SaaS Cost of Goods Sold for Startups

Cost of goods sold for Software-as-a-Service (SaaS) startups seems like it should be a straightforward topic but there are a number of different conflicting reports online. According to Wikipedia, cost of goods sold “refers to the inventory costs of the goods a business has sold during a particular period.” Of course, due to the nature of software, there is no inventory but there are costs to deliver the application.

Here’s what we include in our cost of goods sold calculation:

  • Hosting fees (our highest expense after salaries and benefits)
  • Third-party web fees like content delivery networks, embedded software, etc
  • Support personnel costs
  • Customer on-boarding costs (e.g. client implementation personnel costs)
  • Note: Credit card fees and other billing fees often are not cost of goods sold for SaaS companies and are instead general and administrative fees

Notice things like software development costs, customer acquisition costs, and more aren’t included since they are not required once the customer has already been signed. SaaS cost of goods sold is an important metric so that gross margin can then be calculated.

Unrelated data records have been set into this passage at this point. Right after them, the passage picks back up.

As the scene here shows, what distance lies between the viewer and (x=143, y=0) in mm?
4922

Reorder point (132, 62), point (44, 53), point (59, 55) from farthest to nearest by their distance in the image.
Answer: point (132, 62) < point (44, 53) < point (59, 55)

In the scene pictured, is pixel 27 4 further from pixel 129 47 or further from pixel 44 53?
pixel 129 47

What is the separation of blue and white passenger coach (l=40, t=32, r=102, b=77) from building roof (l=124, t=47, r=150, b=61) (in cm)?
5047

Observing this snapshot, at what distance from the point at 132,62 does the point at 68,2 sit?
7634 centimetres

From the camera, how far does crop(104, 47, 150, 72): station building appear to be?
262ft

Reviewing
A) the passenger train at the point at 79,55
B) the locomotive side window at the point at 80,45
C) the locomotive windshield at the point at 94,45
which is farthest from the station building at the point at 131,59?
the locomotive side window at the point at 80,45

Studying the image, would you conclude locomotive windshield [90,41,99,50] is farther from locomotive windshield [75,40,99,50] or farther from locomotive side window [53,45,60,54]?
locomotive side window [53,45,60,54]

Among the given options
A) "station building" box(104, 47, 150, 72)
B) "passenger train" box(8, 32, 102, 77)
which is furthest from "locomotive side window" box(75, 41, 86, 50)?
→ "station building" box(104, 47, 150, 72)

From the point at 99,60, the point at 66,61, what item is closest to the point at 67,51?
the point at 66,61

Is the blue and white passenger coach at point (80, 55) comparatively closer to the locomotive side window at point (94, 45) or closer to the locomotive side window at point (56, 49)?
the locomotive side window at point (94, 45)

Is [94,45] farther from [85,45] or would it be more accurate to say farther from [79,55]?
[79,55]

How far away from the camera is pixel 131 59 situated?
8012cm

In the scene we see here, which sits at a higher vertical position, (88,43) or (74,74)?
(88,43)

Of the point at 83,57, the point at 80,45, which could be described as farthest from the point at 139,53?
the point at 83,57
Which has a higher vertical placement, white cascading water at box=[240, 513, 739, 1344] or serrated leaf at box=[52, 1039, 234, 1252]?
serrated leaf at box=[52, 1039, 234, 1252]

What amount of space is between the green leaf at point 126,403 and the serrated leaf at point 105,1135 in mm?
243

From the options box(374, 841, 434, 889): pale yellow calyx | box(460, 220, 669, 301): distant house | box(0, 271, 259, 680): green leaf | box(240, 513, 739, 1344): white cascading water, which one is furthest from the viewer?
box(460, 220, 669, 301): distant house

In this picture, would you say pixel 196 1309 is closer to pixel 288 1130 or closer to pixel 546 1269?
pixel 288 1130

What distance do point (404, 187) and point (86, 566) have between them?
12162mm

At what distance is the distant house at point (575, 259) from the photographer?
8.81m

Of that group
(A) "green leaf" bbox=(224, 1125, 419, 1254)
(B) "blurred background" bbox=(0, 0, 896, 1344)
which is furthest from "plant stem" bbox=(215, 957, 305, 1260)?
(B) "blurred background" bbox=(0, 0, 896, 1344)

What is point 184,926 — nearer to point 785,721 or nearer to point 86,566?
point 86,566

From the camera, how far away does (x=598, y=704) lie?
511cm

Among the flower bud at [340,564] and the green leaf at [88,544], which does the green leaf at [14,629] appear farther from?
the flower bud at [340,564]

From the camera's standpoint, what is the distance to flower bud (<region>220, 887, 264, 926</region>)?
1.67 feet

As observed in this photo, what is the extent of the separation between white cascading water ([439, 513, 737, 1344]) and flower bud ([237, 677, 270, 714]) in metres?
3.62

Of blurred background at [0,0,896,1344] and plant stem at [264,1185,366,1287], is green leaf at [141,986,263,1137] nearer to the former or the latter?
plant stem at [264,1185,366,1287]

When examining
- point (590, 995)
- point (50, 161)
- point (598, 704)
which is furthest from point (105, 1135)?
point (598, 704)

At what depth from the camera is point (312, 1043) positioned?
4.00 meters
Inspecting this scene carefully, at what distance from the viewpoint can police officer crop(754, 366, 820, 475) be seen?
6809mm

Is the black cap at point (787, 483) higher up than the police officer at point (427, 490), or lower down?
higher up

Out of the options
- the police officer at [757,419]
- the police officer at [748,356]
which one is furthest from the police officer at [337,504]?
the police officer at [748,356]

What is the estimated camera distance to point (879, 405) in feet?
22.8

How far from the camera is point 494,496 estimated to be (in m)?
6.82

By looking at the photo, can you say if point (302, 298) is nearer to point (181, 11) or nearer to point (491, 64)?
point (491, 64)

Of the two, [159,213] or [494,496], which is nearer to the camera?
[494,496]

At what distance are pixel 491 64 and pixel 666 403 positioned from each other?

What else? What are some other items that should be considered as part of cost of goods sold for SaaS companies?

10 thoughts on “SaaS Cost of Goods Sold for Startups

  1. Those are exactly what we include. Thanks for sharing. I’ve heard a few SaaS folks say their gross margins are 100%, and when pressed, insist that it’s simply not worth the extra effort to account for hosting or support under COGS. For us, gross profit margin is an extremely important number, and well worth the minuscule extra effort to track COGS.

  2. Hi David, Thanks for your details here. In reviewing your prior post from a few years back, I was struck by the different treatment of credit card fees. It seems like there’s mixed opinion on this cost category for saas operators. Seems like a direct, reoccurring cost that is central to product delivery. Seems pretty COGS-y to me. Can you help us understand your shift in perspective? -Sam

    • I reached out to publicly traded companies to see how they did it and they treat credit card fees that way, so I followed their lead.

      • We include credit card processing fees in COGS, though I can appreciate why some don’t. Credit card processing fees aren’t required for one to earn the money; they merely help one collect it.

  3. Thanks for the post! Very, very helpful!

    I had a question for you that relates to how we treat certain customer spend.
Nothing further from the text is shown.